The fuzziness, non-linearity, and complexity of the reservoir behavior necessitate a prevailing tool to overwhelm these challenges6,12. In this regard, soft computations and machine learning gained incremental spread in petroleum and chemical engineering issues12,30,31,32,33. These approaches include various predictive models such as ANN, GP, ANFIS, SVM, and their optimized hybrids1,34,35,36. ANNs used to outperform multivariate nonlinear regression processes37. This work introduces the utilization of machine learning algorithms to precisely estimate the viscosities of CH4, N2, and gas mixture under normal and harsh conditions relevant to pressure, temperature, and gas density based on the measured PVT database reported in the literature to develop and test the models. The network’s prediction was validated against the published one. The results displayed better performance for the developed models concerning viscosities of CH4, N2, and gas mixture. Seven machine learning techniques specifically Linear Regression, Random Forest (RF), Decision Trees (DT), Gradient Boosting, K-Nearest Neighbors (KNN), Nu Support Vector Regression (NuSVR), and artificial neural network (ANN) were applied for the prediction of methane (CH4), nitrogen (N2), and natural gas mixture viscosities. The reasons behind using the considered ML types in modeling the gas viscosity lie in the viscosities of gas mixtures exhibit non-linear behavior under different conditions. Moreover, using machine learning models can help uncover and model these complicated relationships. The considered Machine learning models offer flexibility in modeling different types of data and handling various inputs. Machine learning models can handle multiple input variables and their interactions efficiently, potentially providing accurate predictions across diverse scenarios. Furthermore, machine learning is a data-driven approach, meaning it can learn patterns and relationships directly from the available data.

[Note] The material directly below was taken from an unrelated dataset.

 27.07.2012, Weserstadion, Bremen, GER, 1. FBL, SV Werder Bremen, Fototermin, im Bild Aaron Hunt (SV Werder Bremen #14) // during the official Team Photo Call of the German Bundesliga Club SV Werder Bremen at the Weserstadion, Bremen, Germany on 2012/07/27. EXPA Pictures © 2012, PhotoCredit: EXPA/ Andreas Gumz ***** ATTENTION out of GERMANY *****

Unlike most of the literature on ML models, the viscosity of three distinct gases is predicted using seven different machine-learning techniques. Previous research focuses only on the modeling of gas mixture viscosity2,38. In addition, seven different machine-learning techniques were utilized for the prediction of gas viscosity. The previous research was mostly directed only at artificial neural networks (ANNs) and adaptive neuro-fuzzy inference systems (ANFIS)1,2,39,40. To the best of the author’s knowledge limited studies have applied ML techniques for Methane and Nitrogen viscosity prediction. Almost all viscosity models developed using ML algorithms are suitable for gas mixtures. Moreover, no work has been quoted in the literature that predicts methane, nitrogen, and natural gas mixture viscosities under normal and harsh conditions using seven distinct machine-learning techniques.

Materials and methods

This article utilizes statistical approaches for analyzing the results of published PVT experiments for CH4, N2, and gas mixture at standard conditions as well as severe conditions relevant to high temperature and pressure. The goal is to clarify the significance of important elements (pressure, temperature, and gas density) on the viscosity of CH4, N2, and gas mixture during PVT experiments. The research’s methodological approach is shown in Fig. 1. Initially, the published experimental PVT data and results were gathered. Additionally, the database was shown and explained using a histogram including pressure, temperature, and gas density together with the viscosity of CH4, N2, and gas mixture. Moreover, relationships between viscosity versus pressure, temperature, and gas density were established using sensitivity analysis, analysis of variance, factorial design, contour plot, and main effects plot. Finally, ML algorithms were applied to predict the viscosity of CH4, N2, and gas mixture at standard and harsh conditions of temperature and pressure based on PVT data experiments.

Figure 1
figure 1

Framework of research methodology.

The novelty of this research exists in the approach to present an advanced Machine learning model to predict methane, nitrogen, and natural gas mixture viscosities under a wide range of data. More than 4304 datasets from real experimental data utilizing pressure, temperature, and gas density were employed for developing ML models. Moreover, the article exhibits additional statistical approaches by which relationships between viscosity versus pressure, temperature, and gas density were established. The article also provides three new ANN-based correlations related to methane, nitrogen, and natural gas mixture viscosities. Therefore, this research is remarkable in its approach, as it extensively predicts methane, nitrogen, and natural gas mixture viscosities using seven distinct machine-learning algorithms for the first time.

Exploratory data analysis

Establishing an accurate predictive machine learning model (ML) strongly relies on the quality of the input dataset. The accurate prediction capability of ML models is determined by the effect of input feature significance on the output parameters. Analysis of variance (ANOVA) test was employed using Minitab software, to analyze several variables of the generated model. The relationship between the viscosities of the methane, nitrogen, and natural gas mixture and the number of independent variables was examined using the values of P and F. If the P-value < 0.05, the factor’s statistical importance is proven. To highlight the impact of different independent parameters even more on the methane, nitrogen, and natural gas mixture viscosities, factorial, contour plots, and main effects plots were analyzed.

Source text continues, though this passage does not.